Referrals and Authorizations Manager
Montage Medical Group Monterey, CA
- Expired: over a month ago. Applications are no longer accepted.
ESSENTIAL DUTIES AND RESPONSIBILITIES: include the following and other duties may be assigned:
- Oversee HIM staff duties of coordination of care for individual patients by:
- Process and track referrals and diagnostic orders
- Obtain insurance authorization as appropriate in a timely and thorough manner to maximize quality patient care, with knowledge of insurance benefits, in/out of network requirements, pre-determination services, and medical necessity; tracking authorizations and maintaining status and outcome of requests
- Have thorough knowledge of insurance payer and regulatory quality metrics requirements
- Coordinate specialty and diagnostic appointments with patients and specialists/facilities
- Generate and electronically transmit the summary of care document to the specialist prior to patient appointment for all care transitions
- Communicate to patients their referral responsibilities
- Follow up on overdue orders for referrals and diagnostics until results are obtained
- Communicate with community organizations, health plans, outside facilities, and specialist
- Prepare the patient chart prior to patient office visits by completing pre-visit planning: follow up on overdue orders, and note care gaps, pending medications needing a refill, etc.
- Perform patient reminder calls regarding follow up office visits and service
- Scan and file documentation correctly into patients’ electronic medical record
- Perform clerical duties (e.g., photocopying, typing, forms, mailing, faxing, etc.)
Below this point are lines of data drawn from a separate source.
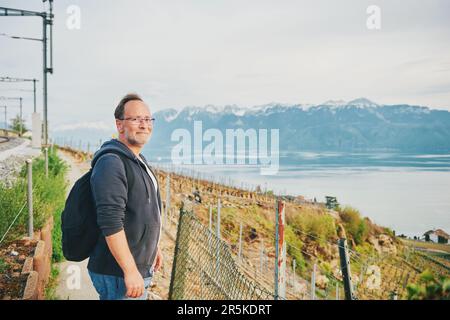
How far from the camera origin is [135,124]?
5.79 feet

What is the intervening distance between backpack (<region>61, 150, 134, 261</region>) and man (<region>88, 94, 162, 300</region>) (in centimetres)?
4

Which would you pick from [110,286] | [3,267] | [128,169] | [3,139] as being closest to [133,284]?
[110,286]

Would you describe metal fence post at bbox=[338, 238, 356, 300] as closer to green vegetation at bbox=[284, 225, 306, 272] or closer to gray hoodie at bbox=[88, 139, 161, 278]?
gray hoodie at bbox=[88, 139, 161, 278]

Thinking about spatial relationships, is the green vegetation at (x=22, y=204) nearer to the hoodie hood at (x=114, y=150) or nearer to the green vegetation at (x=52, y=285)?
the green vegetation at (x=52, y=285)

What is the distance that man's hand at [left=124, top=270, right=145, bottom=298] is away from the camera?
1.62 meters

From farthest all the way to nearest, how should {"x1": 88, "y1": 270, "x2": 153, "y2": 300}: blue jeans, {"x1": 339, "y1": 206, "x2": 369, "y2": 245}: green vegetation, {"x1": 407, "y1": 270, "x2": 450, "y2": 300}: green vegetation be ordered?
{"x1": 339, "y1": 206, "x2": 369, "y2": 245}: green vegetation → {"x1": 407, "y1": 270, "x2": 450, "y2": 300}: green vegetation → {"x1": 88, "y1": 270, "x2": 153, "y2": 300}: blue jeans

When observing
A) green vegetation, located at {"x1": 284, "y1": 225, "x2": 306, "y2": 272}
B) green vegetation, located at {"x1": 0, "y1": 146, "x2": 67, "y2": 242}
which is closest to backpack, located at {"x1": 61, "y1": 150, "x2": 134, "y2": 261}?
green vegetation, located at {"x1": 0, "y1": 146, "x2": 67, "y2": 242}

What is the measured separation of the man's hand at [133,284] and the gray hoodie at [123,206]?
12cm

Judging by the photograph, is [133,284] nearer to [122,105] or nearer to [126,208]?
[126,208]

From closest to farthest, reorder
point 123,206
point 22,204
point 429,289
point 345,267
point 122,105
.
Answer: point 123,206
point 122,105
point 429,289
point 345,267
point 22,204

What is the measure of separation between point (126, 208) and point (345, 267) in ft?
3.80

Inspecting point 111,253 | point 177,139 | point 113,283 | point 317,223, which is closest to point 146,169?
point 111,253

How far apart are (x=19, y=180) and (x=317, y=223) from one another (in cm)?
1559

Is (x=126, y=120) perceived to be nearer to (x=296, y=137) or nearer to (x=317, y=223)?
(x=296, y=137)
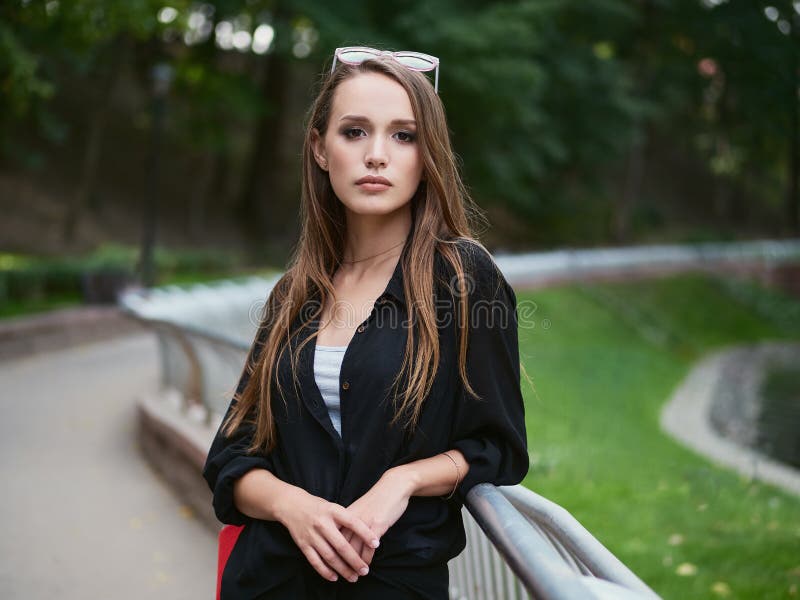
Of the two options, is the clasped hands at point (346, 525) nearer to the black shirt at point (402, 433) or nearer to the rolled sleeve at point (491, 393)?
the black shirt at point (402, 433)

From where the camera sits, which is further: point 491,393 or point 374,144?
point 374,144

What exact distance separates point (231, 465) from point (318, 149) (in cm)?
86

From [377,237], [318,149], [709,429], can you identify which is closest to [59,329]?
[709,429]

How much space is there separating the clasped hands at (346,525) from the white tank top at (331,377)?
0.19 metres

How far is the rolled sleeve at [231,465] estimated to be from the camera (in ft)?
6.90

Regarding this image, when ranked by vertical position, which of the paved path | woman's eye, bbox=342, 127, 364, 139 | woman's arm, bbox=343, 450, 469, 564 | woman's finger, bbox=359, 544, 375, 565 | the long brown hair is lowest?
the paved path

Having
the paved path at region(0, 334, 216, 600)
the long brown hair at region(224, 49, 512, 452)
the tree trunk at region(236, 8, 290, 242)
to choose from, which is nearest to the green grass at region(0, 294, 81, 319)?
the paved path at region(0, 334, 216, 600)

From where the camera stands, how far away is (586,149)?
33375 mm

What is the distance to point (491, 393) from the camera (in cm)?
195

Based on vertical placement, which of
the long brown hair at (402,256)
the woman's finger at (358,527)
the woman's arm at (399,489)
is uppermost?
the long brown hair at (402,256)

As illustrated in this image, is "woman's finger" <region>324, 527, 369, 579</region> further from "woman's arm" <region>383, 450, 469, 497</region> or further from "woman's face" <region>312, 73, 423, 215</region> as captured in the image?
"woman's face" <region>312, 73, 423, 215</region>

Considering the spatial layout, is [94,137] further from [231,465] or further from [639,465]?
[231,465]

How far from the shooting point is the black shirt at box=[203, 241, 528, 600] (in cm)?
197

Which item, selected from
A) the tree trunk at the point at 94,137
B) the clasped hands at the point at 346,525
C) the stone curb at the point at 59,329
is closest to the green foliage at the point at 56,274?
the stone curb at the point at 59,329
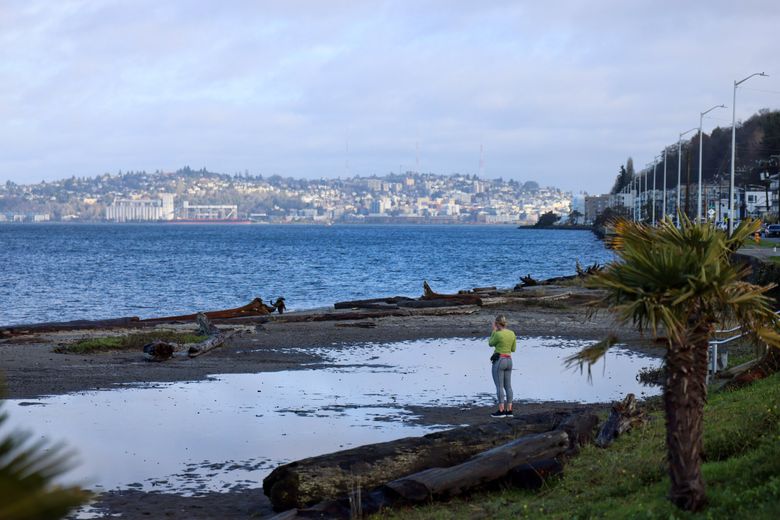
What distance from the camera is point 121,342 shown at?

- Coordinate the daily operations of the department
- Establish appropriate staffing levels for the department
- Schedule staff, optimizing department coverage
- Verify and approve the time clock for staff
- Interview, hire, train, counsel, develop performance improvement plans, conduct annual performance reviews, and disciplinary action as needed
- Oversee orientation and ensure employees receive adequate training and ongoing education
- Provide ongoing employee feedback of job performance
- Provide positive feedback as well as constructive criticism
- Conduct mandatory staff meetings and participate in huddles
- Organize education activities for staff, as necessary
- Establish and maintain a high level of employee engagement and morale
- Promote teamwork and empower teams and individuals to meet their potential
- Support quality and efficiency improvement efforts with a primary focus on MMG’s priority initiatives
- Develop personal education to be proactive in meeting the future needs of the practice
- Demonstrate a positive attitude toward all patients and customers
- Project positive, professional image
- Maintain a high degree of knowledge of the policies and procedures of the practice
- Must be able to learn, apply, and teach a variety of rules, regulations, policies, and procedures applicable to the ever-changing healthcare environment
- Maintain a working knowledge of CPT, HCPCS, ICD-10 and HCC coding
- Monitor patient experience scores and develop action plans for improving
- Monitor monthly operation reports and provide an explanation of variances
- Implement and monitor established workflows surrounding quality metrics, specifically relating to at-risk insurance contracts such as Aspire and Central California Alliance for Health
- Consult with Upper-Level Management regarding any problems or concerns, and assist in implementing organizational changes
- Monitor the coordination of care for individual patients by verifying the completion of the referral process through to receiving test and referral results
- Apply the principles of comprehensive, community-based, patient-centered, developmentally appropriate, and culturally and linguistically appropriate care coordination
- Monitor and develop referral sources to improve the timeliness in care coordination
- Ensure job roles and responsibilities emphasize a team-based approach to care and support each member of the team being trained to meet the highest level of function
- Performs other duties as assigned.
QUALIFICATIONS: To perform this job successfully, an individual must be able to perform each essential duty satisfactorily. The requirements listed below are representative of the knowledge, skill, and/or ability required. Reasonable accommodations may be made to enable individuals with disabilities to perform the essential functions.
EDUCATION/EXPERIENCE and SKILLS:
- A High School diploma or equivalent is required.
- Two years Medical (or related) Office Management and supervising experience (e.g., management in a health care setting, customer service, etc.) and/or training; or equivalent combination of education and experience.
- Bachelor's Degree, PCMH CCE and CPPM are required.
- Understanding of the medical insurance process.Previous experience with medical terminology and
- Must be able to understand or quickly learn about the differences between and among patients with private insurance, Medicare, Medicare Advantage, Workers’ Compensation, and self-paying patients, etc.
- The employee performing this position is expected to:
- Respond courteously, sympathetically, and maturely to patient needs.
- Be detail-oriented, well organized, and computer literate (i.e., be familiar with a multiline phone system, PC and basic software, such as Microsoft Windows, Excel, Microsoft Word, etc.).
- Become a superuser on the practice’s electronic medical record, Epic.
- Be able to work under pressure and in stressful situations and must be able to work quickly when business conditions warrant.
CONDITION OF EMPLOYMENT:
Due to the state mandate for Healthcare Workers, we will require you to prove that you have received the COVID-19 vaccine or have a valid religious or medical reason not to be vaccinated.